WEARPLEX is a multidisciplinary research and innovation action with the overall aim to integrate printed electronics with flexible and wearable textile-based biomedical multi-pad electrodes. It aims to answer the growing need for user friendly electrodes for pervasive measurement of electrophysiological signals and application of electrical stimulation. It focused on the development of the printable electronics and manufacturing processes for textile based multi-pad electrodes with integrated logic circuits that enable a significant increase in the number of electrode pads (channels) with the same number of control wires and facilitate the creation of new products in the sectors of medical electronics and life-style.

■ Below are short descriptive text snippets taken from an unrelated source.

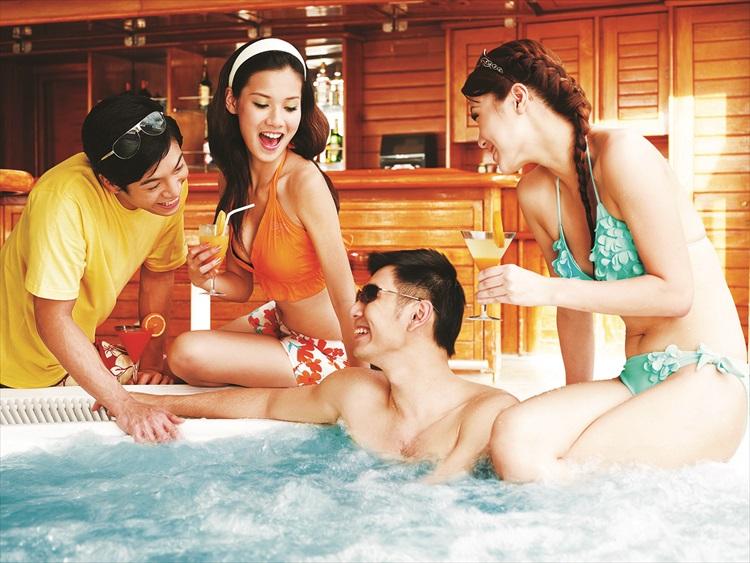 按摩池温润的水流环绕在你周围,犹如一个真正的按摩师,令你感受身心松弛。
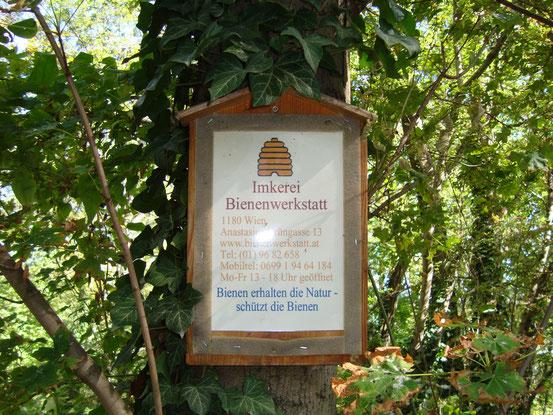 Ein Bienenzüchter hat seine Stöcke im Sternwartepark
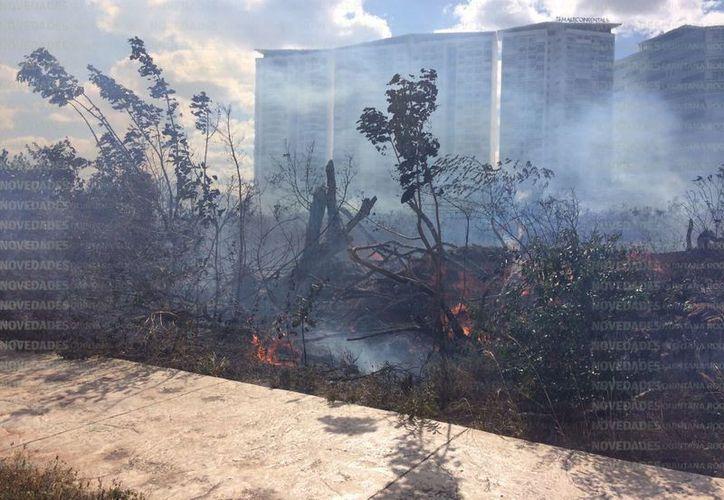 El incendio en el Malecón Tajamar ha dejado una gran afectación. (Redacción/Stephani Blanco).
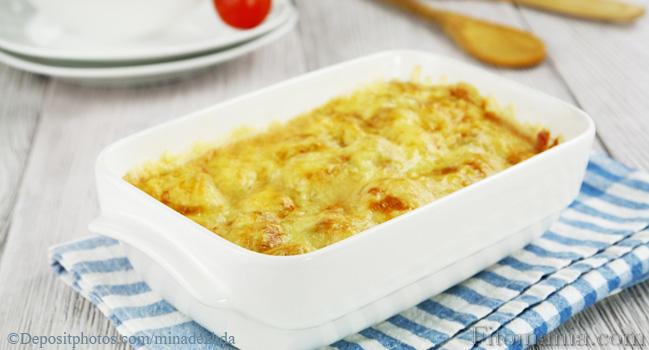 Как запечь картошку в духовке с беконом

The advanced printed electronics integrated in WEARPLEX electrodes allows the individual pads to be connected in arbitrary configurations to the output leads of the electrode. Therefore, the pads can be flexibly organized into virtual electrodes of arbitrary position, shape and size that can be connected to standard multi-channel recording and stimulation systems. In addition, software methods have been developed for automatic calibration of these electrodes, to detect stimulation/recording hotspots and adjust the electrode pad selection accordingly. Therefore, the WEARPLEX project results will lead to a new generation of smart electrodes that will be able to adapt simultaneously to the user (wearable and stretchable garment), recording/stimulation scenario (movement type and target muscles) and recording/stimulation system (number of channels). This is a paradigm shift in designing the recording and stimulation systems, as the switching electronics is shifted from the custom-made stimulator/recording device to the smart electrode, leading to a universal solution compatible with any system.
19 peer reviewed papers have been published during the project, with 10 conference talks, 3 workshops, 1 webinar and 1 magazine article. 5 main demonstrators have been produced and videos of these in operation can be found on the project website links to YouTube.